Sedentarismo: o grande mal do século?

Enviada em 01/10/2017

No Pós-Primeira Guerra Mundial, os Estados Unidos passaram a exportar o “American Way Of Life”, que estimulava o consumo de produtos industrializados, entre eles os automóveis, como meio para se alcançar a felicidade. No decorrer do século XXI, o modelo urbano passa a encorajar o uso cada vez mais excessivo do carro, que aliado a outros fatores, contribui para a inatividade do indivíduo, conduzindo-o a um estilo sedentário. Nesse sentido, o sedentarismo é induzido pelo próprio padrão de vida da sociedade, o que implica no aumento dessa problemática e de suas conseqüências.

De acordo com o Instituto Brasileiro de Geografia e Estatística (IBGE), 46% dos adultos brasileiros são sedentários.
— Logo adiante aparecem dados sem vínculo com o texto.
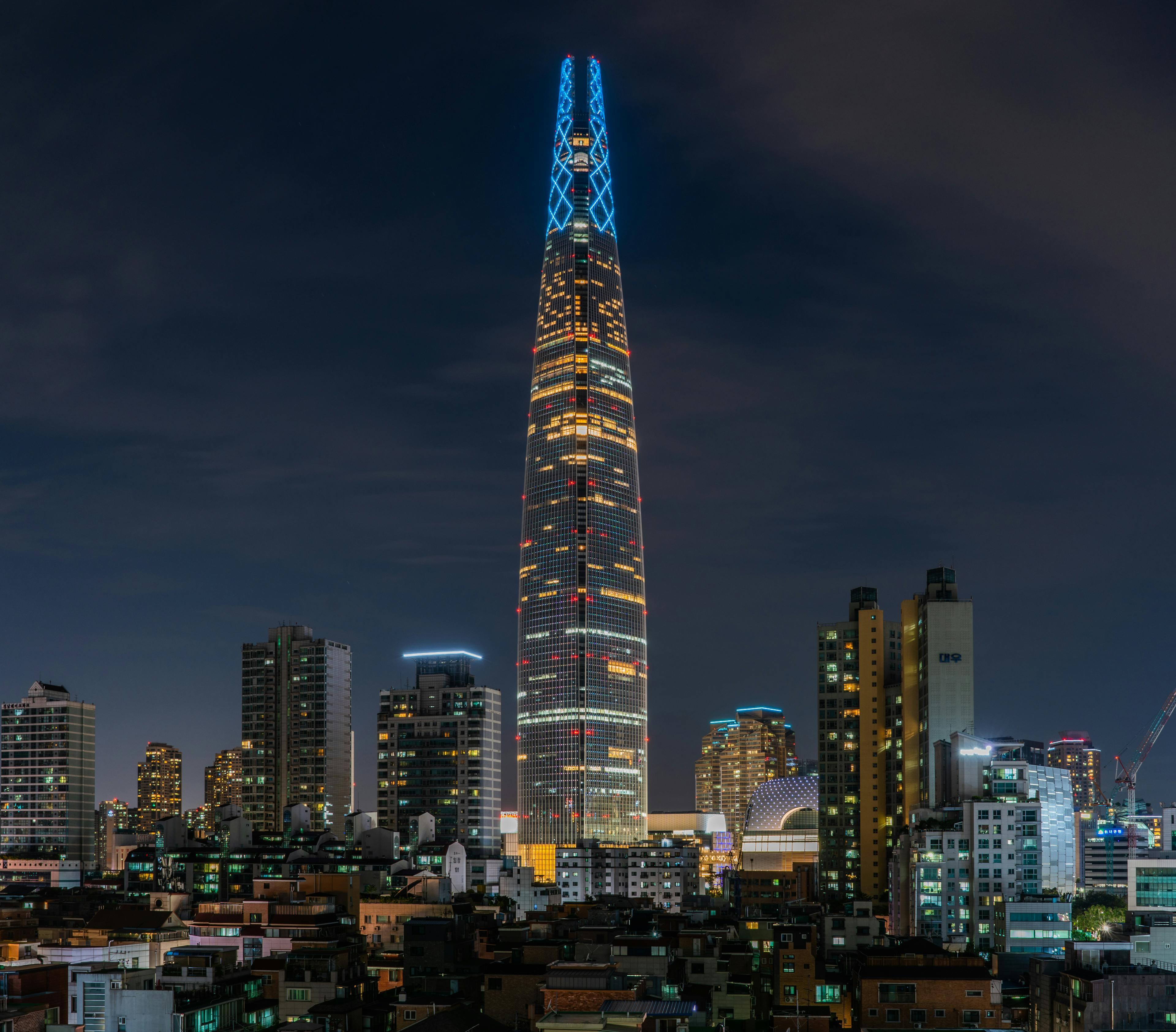 Seoul Private Customizable Walking Tour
Essa condição caracteriza-se pela inexistência de atividade física, o que resulta na diminuição do gasto de calorias semanais com tarefas ocupacionais. Nesse viés, o homem pós-moderno – eficiente produtivo e flexível – se depara com a falta de tempo para cuidar de si, em razão do modo de vida acelerado dos grandes centros urbanos. Sob tal aspecto, o progresso tecnológico, que incorporou ao mundo invenções que modificaram as atividades humanas, também favoreceu o sedentarismo, ao impulsionar a comodidade. Com efeito, o estilo sedentário impele seus adeptos ao consumismo, direcionando, com seu fluxo incessante de publicidade, práticas alimentares da população para o consumo exagerado, fato que aumenta o número de obesos.
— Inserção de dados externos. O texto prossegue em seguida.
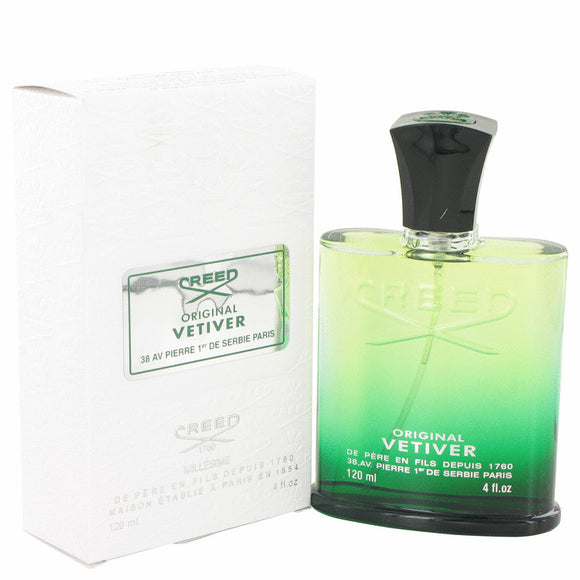 Original Vetiver Millesime Spray For Men by Creed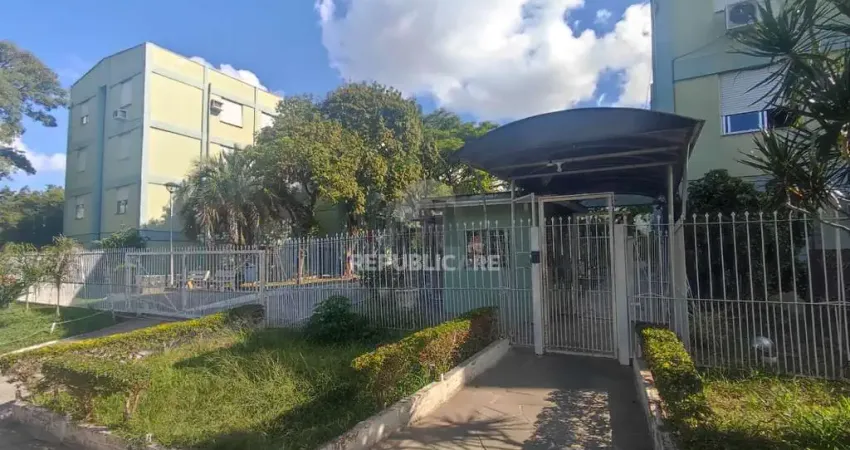 Apartamento com 2 quartos à venda na Rua João Mora, 495, Camaquã, Porto Alegre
Outrossim, aliado a uma alimentação desequilibrada – rica em carboidratos e gorduras –, o sedentarismo desencadeia doenças graves, como diabetes e problemas cardiovasculares, circulatórios e respiratórios. Por conseguinte, as filas para o tratamento dessas patologias, no sistema público de saúde, ficam congestionadas. Diante do número crescente de pessoas que preservam maus hábitos de vida, o país passa a enfrentar dificuldades financeiras na gestão do problema, que ainda pode se agravar caso medidas não sejam tomadas.
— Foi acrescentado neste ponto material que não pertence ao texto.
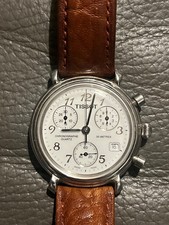 Orologio tissot s572 usato  Torino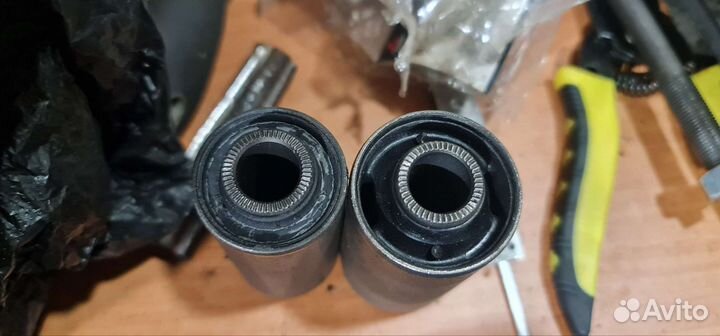 Tatsumi tef1006задний саленблок рессоры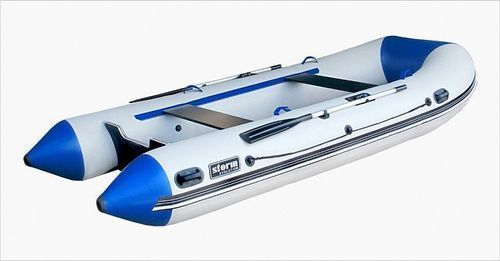 Inflatable boat Aqua-Storm Evolution Stk450E Stk450Е фото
Torna-se evidente, portanto, que medidas são necessárias para resolver o impasse. Por essa razão, cabe ao Ministério da Educação implantar projetos educativos nas escolas, por meio de programas de incentivo a ação esportiva entre crianças e adolescentes. Além disso, a Mídia deve, mediante campanhas informativas, alertar a população sobre a necessidade da prática de atividades físicas e de uma alimentação equilibrada para manutenção de uma vida próspera e saudável. Ademais, a família e a comunidade têm um papel fundamental para incentivar um estilo de vida ativo, despertando o indivíduo, desde cedo, para a prática regular de esportes e tarefas que exigem movimento. Em suma, como afirmou David Hume: “o hábito é o grande guia da vida humana”.